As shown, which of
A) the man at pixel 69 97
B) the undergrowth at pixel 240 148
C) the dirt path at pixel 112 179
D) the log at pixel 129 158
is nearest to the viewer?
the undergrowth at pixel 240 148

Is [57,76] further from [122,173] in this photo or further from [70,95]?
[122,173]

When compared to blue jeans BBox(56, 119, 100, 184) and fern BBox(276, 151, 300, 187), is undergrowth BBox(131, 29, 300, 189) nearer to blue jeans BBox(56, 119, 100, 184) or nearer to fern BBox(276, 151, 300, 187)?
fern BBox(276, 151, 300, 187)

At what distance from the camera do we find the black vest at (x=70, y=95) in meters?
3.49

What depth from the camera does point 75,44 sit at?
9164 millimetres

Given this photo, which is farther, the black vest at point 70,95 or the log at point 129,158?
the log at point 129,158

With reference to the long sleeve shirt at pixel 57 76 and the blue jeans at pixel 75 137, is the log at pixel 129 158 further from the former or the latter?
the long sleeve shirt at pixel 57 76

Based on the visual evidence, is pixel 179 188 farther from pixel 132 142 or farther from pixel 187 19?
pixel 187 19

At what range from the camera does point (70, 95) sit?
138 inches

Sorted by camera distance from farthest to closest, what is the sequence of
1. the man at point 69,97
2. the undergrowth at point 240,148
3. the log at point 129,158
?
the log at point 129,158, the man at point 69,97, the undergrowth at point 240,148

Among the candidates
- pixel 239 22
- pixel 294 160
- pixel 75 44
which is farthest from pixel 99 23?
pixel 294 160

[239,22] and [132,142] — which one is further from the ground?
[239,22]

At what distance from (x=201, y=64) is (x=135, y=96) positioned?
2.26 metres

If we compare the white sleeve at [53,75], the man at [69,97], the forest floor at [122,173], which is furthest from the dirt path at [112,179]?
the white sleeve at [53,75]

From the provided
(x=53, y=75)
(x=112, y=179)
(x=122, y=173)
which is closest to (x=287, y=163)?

◆ OBJECTIVE: Can you put every line of the material above into a Markdown table with the columns Number and Content, numbering the rows and leaving out blank lines?

◆ SOLUTION:
| Number | Content |
|---|---|
| 1 | As shown, which of |
| 2 | A) the man at pixel 69 97 |
| 3 | B) the undergrowth at pixel 240 148 |
| 4 | C) the dirt path at pixel 112 179 |
| 5 | D) the log at pixel 129 158 |
| 6 | is nearest to the viewer? |
| 7 | the undergrowth at pixel 240 148 |
| 8 | Is [57,76] further from [122,173] in this photo or further from [70,95]? |
| 9 | [122,173] |
| 10 | When compared to blue jeans BBox(56, 119, 100, 184) and fern BBox(276, 151, 300, 187), is undergrowth BBox(131, 29, 300, 189) nearer to blue jeans BBox(56, 119, 100, 184) or nearer to fern BBox(276, 151, 300, 187)? |
| 11 | fern BBox(276, 151, 300, 187) |
| 12 | At what distance from the camera do we find the black vest at (x=70, y=95) in meters? |
| 13 | 3.49 |
| 14 | What depth from the camera does point 75,44 sit at? |
| 15 | 9164 millimetres |
| 16 | Given this photo, which is farther, the black vest at point 70,95 or the log at point 129,158? |
| 17 | the log at point 129,158 |
| 18 | With reference to the long sleeve shirt at pixel 57 76 and the blue jeans at pixel 75 137, is the log at pixel 129 158 further from the former or the latter? |
| 19 | the long sleeve shirt at pixel 57 76 |
| 20 | Based on the visual evidence, is pixel 179 188 farther from pixel 132 142 or farther from pixel 187 19? |
| 21 | pixel 187 19 |
| 22 | At what range from the camera does point (70, 95) sit? |
| 23 | 138 inches |
| 24 | Sorted by camera distance from farthest to closest, what is the sequence of |
| 25 | 1. the man at point 69,97 |
| 26 | 2. the undergrowth at point 240,148 |
| 27 | 3. the log at point 129,158 |
| 28 | ? |
| 29 | the log at point 129,158, the man at point 69,97, the undergrowth at point 240,148 |
| 30 | Among the candidates |
| 31 | - pixel 239 22 |
| 32 | - pixel 294 160 |
| 33 | - pixel 75 44 |
| 34 | which is farthest from pixel 99 23? |
| 35 | pixel 294 160 |
| 36 | [239,22] and [132,142] — which one is further from the ground? |
| 37 | [239,22] |
| 38 | At what distance from (x=201, y=64) is (x=135, y=96) positioned? |
| 39 | 2.26 metres |
| 40 | If we compare the white sleeve at [53,75], the man at [69,97], the forest floor at [122,173], which is furthest from the dirt path at [112,179]? |
| 41 | the white sleeve at [53,75] |
| 42 | From the provided |
| 43 | (x=53, y=75) |
| 44 | (x=112, y=179) |
| 45 | (x=122, y=173) |
| 46 | which is closest to (x=287, y=163)? |